Aun sin el revoltijo político en el que está metido el país en la actualidad, había sido anunciado con antelación el riesgo de que se presentara lo que hoy ocurrió en la comisión séptima de Senado, donde estaba citado el debate para estudiar la reforma pensional.
Muy a las 10 de la mañana de este miércoles 7 de junio, la presidenta de la comisión, Martha Isabel Peralta, pidió al secretario el llamado a lista, para verificar el quórum necesario para deliberar y decidir. Seis voces contestaron, lo que conformaba el número exigido para deliberar, más no para aprobar nada, ni siquiera la agenda del día.
Entre aplazamientos para dar margen de tiempo, en espera de que los parlamentarios se aparecieran, volvían de nuevo los llamados a lista, pero nada. Iban transcurriendo las horas, mientras en las afueras de la sede del parlamento se adelantaba la marcha, con la participación del propio presidente Gustavo Petro, en defensa de las reformas sociales.

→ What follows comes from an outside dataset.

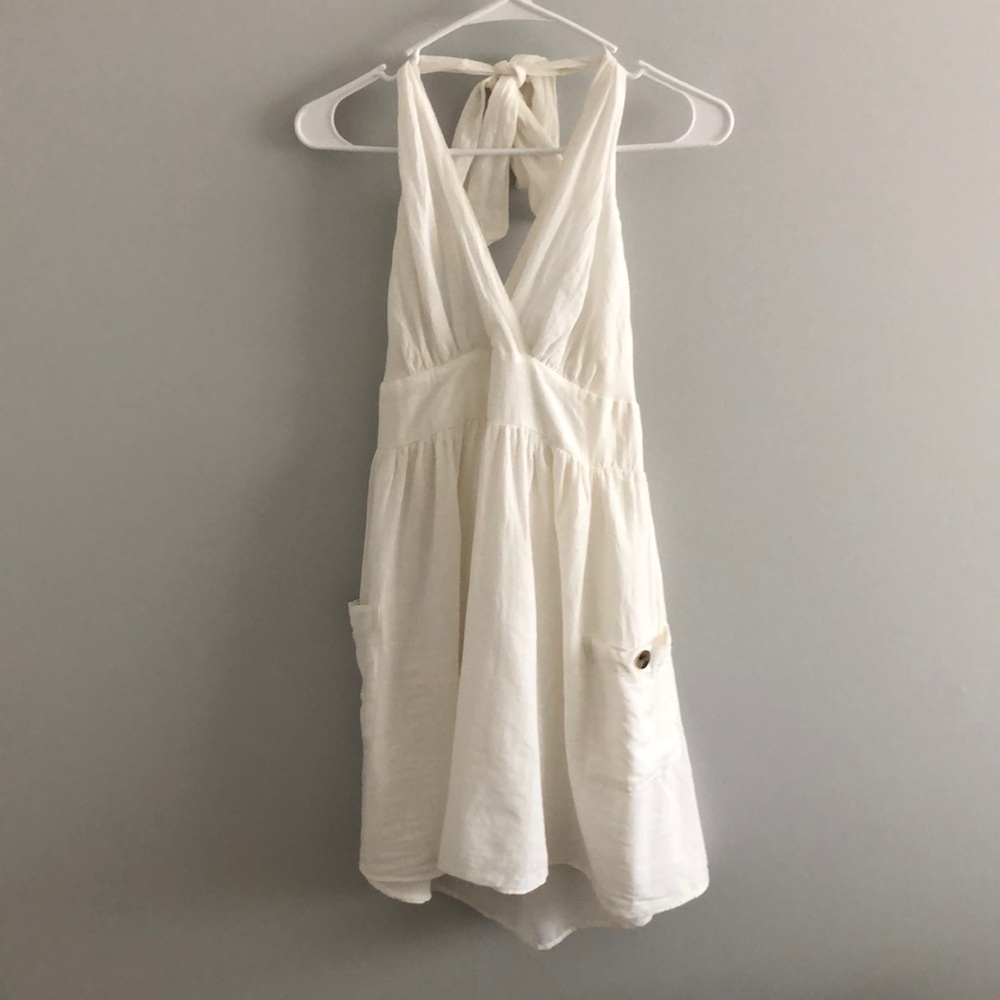 White Halter Dress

El trámite de las mismas fue congelado en la Cámara de Representantes, una vez estalló lo que se ha considerado como una crisis política.
En el Senado, entre tanto, en la que se le llamó la cuadragésima séptima sesión ordinaria, estaba previsto que se iniciara la discusión para avanzar en el primer debate al proyecto de ley. No obstante, la sesión fue levantada, a lo que apeló el vicepresidente de la comisión, con la esperanza de volver a intentar hacia el medio día.
Finalmente, las cosas no se dieron y procedieron a levantar definitivamente la sesión.
Lo que viene ahora es esperar a que la mesa directiva, de nuevo, retome la agenda legislativa y cite a una próxima sesión.
Esto, en medio de los compromisos políticos que tienen los parlamentarios, de cara a las elecciones territoriales que serán en el segundo semestre.